ただ、共和党側は対策規模が過大すぎるとして経済対策の修正を求める。バイデン氏の1.9兆ドルの対策案には、共和党の反対が強い州・地方政府への財政支援や、最低賃金の引き上げなどが盛り込まれており、超党派合意に向けて修正協議が不可欠だ。イエレン氏は早々に議会調整という政治手腕を問われることになる。

市場はイエレン氏の基軸通貨ドルへの姿勢も注視する。同氏は公聴会で「米国は競争的な通貨切り下げを志向しない」と述べ、トランプ前大統領が繰り出したドル安誘導とは距離を置いた。「為替レートは市場が決めるものだ」と主張し、貿易相手国に対しても「通貨安誘導は決して容認できるものではない」とけん制した。

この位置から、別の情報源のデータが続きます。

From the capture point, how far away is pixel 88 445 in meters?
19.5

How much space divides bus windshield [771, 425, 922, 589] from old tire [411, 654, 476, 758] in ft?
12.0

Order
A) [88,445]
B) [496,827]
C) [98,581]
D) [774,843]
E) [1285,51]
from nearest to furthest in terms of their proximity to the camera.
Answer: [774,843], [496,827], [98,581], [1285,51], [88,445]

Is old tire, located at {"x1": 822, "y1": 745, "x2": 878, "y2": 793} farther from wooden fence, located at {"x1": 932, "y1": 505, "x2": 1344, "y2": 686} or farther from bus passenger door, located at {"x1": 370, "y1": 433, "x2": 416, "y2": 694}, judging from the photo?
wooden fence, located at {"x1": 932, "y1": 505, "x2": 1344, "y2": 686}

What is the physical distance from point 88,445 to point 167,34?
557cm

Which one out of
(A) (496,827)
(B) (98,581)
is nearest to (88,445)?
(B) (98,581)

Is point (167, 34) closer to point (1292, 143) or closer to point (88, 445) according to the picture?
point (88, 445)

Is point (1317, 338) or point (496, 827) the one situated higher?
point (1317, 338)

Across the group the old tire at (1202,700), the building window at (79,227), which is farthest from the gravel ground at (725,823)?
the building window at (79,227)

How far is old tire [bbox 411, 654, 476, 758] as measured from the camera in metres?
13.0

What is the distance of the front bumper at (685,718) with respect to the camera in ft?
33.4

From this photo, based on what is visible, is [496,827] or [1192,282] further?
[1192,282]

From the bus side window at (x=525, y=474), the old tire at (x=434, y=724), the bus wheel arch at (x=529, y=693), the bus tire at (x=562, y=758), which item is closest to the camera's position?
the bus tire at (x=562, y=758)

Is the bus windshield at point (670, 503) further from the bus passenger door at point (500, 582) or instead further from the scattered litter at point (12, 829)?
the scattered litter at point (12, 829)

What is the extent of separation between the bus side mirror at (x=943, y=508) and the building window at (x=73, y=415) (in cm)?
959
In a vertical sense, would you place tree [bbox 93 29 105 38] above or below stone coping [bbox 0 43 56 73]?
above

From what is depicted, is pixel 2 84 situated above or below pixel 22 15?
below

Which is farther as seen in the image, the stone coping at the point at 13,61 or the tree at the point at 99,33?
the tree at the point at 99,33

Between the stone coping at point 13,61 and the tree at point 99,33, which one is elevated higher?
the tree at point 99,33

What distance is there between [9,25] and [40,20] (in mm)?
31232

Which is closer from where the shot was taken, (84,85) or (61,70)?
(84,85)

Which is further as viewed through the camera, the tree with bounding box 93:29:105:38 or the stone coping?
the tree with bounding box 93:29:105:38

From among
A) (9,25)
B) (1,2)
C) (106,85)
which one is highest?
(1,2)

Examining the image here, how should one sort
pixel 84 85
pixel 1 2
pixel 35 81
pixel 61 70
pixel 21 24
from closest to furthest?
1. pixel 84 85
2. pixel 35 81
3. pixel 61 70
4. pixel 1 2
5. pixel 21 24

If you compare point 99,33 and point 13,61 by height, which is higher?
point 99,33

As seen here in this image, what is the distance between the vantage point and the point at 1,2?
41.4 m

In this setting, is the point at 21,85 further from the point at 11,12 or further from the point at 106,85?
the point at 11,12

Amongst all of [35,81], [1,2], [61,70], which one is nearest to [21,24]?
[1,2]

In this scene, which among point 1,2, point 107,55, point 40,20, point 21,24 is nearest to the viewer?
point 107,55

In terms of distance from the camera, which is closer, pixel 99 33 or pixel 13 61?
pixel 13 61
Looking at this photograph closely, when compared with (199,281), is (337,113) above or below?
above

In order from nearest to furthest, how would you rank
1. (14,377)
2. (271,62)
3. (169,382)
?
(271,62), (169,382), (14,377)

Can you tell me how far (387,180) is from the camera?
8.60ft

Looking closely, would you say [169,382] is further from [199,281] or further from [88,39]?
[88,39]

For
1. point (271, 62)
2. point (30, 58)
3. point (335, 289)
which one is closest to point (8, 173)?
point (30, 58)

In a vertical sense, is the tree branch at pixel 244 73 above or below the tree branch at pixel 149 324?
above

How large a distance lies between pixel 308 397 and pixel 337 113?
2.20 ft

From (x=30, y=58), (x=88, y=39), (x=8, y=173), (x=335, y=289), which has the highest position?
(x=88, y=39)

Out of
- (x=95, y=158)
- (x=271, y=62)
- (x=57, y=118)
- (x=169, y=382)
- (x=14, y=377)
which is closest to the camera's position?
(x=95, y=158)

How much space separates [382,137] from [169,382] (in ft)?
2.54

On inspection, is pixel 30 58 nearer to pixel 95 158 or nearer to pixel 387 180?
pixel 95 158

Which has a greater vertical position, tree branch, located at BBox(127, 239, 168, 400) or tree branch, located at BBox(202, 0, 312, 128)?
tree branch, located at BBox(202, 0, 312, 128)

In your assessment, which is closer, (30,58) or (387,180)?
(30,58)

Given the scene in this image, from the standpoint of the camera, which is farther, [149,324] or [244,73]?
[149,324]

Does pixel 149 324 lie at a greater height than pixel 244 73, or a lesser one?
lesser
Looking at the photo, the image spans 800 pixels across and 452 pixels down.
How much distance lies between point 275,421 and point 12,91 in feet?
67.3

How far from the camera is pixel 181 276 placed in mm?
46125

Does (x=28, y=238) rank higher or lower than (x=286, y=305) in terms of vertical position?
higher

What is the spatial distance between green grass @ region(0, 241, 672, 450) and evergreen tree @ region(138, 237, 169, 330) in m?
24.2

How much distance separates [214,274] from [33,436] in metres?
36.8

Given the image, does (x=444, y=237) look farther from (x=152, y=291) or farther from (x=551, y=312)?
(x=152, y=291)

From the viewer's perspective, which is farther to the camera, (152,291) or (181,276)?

バイデン体制は、経済格差の是正へ大企業や富裕層への増税も視野に入れる。イエレン氏は公聴会で「富裕層が資産を蓄積する一方で、労働者層の家計は一段と悪化した」と指摘。企業と富裕層に対して「公平に税を負担することが重要だ」と主張した。

FRB議長経験者が政権中枢に転じた例は過去にもある。1979年に当時のミラー議長がそのまま財務長官に横滑りした。80年代の「インフレ退治」で知られたボルカー元議長も、オバマ政権時代にホワイトハウス入りし、金融危機で傷んだ銀行システムの改革役を担った。